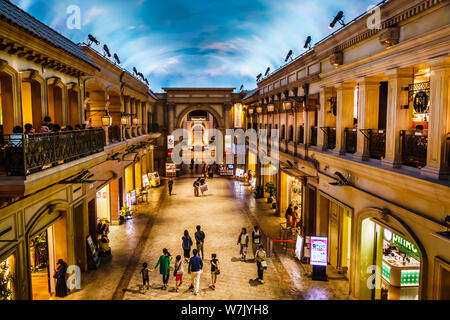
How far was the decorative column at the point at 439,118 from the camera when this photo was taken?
6.83m

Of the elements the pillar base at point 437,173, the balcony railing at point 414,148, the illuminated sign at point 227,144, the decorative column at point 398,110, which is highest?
the decorative column at point 398,110

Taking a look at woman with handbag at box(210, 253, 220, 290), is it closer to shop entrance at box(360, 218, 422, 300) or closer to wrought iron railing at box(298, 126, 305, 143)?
shop entrance at box(360, 218, 422, 300)

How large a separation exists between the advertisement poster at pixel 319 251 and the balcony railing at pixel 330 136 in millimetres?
3606

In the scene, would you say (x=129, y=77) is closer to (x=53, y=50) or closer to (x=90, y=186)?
(x=90, y=186)

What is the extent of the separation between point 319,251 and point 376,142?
13.8ft

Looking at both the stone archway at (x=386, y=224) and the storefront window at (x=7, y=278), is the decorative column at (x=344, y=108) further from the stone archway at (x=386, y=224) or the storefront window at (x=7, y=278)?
the storefront window at (x=7, y=278)

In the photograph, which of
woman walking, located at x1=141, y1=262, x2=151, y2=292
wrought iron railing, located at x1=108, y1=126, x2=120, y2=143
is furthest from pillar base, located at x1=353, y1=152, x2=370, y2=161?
wrought iron railing, located at x1=108, y1=126, x2=120, y2=143

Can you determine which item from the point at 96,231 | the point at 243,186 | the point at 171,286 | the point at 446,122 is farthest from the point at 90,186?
the point at 243,186

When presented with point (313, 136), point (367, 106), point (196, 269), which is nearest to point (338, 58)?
point (367, 106)

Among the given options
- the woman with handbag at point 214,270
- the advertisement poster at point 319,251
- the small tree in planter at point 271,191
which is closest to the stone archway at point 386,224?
the advertisement poster at point 319,251

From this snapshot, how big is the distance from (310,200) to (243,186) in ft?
52.4

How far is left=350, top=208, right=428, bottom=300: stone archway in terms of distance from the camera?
7270 mm

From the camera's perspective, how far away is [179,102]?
36.7m

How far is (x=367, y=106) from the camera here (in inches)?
406
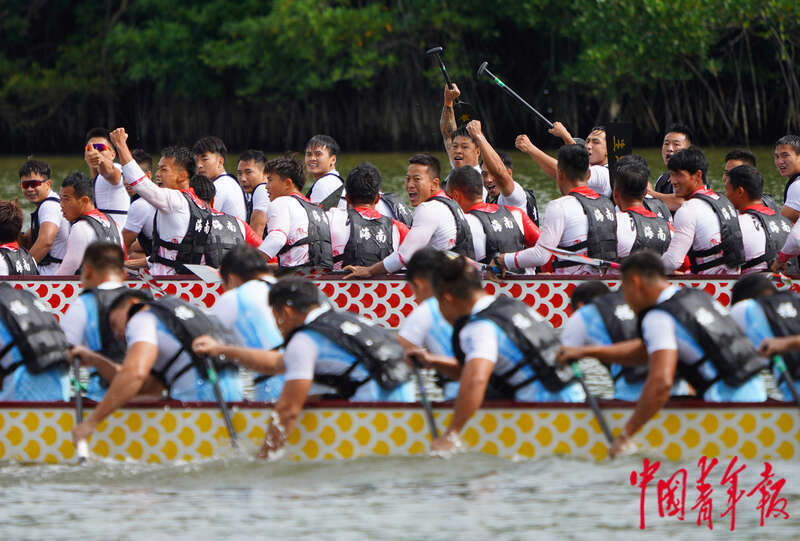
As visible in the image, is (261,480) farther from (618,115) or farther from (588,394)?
(618,115)

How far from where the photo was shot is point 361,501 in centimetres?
642

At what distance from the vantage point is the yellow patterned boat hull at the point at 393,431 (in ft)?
21.0

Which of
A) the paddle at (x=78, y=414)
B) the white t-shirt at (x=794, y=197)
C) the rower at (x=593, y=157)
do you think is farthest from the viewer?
the rower at (x=593, y=157)

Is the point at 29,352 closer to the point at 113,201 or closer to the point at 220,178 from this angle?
the point at 113,201

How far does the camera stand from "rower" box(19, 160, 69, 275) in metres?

.....

DIRECTION »
List every line above that contains the string "entrance".

THE REPLY »
Taking a look at woman with handbag at box(210, 253, 220, 290), is it closer to shop entrance at box(360, 218, 422, 300) or closer to wrought iron railing at box(298, 126, 305, 143)?
shop entrance at box(360, 218, 422, 300)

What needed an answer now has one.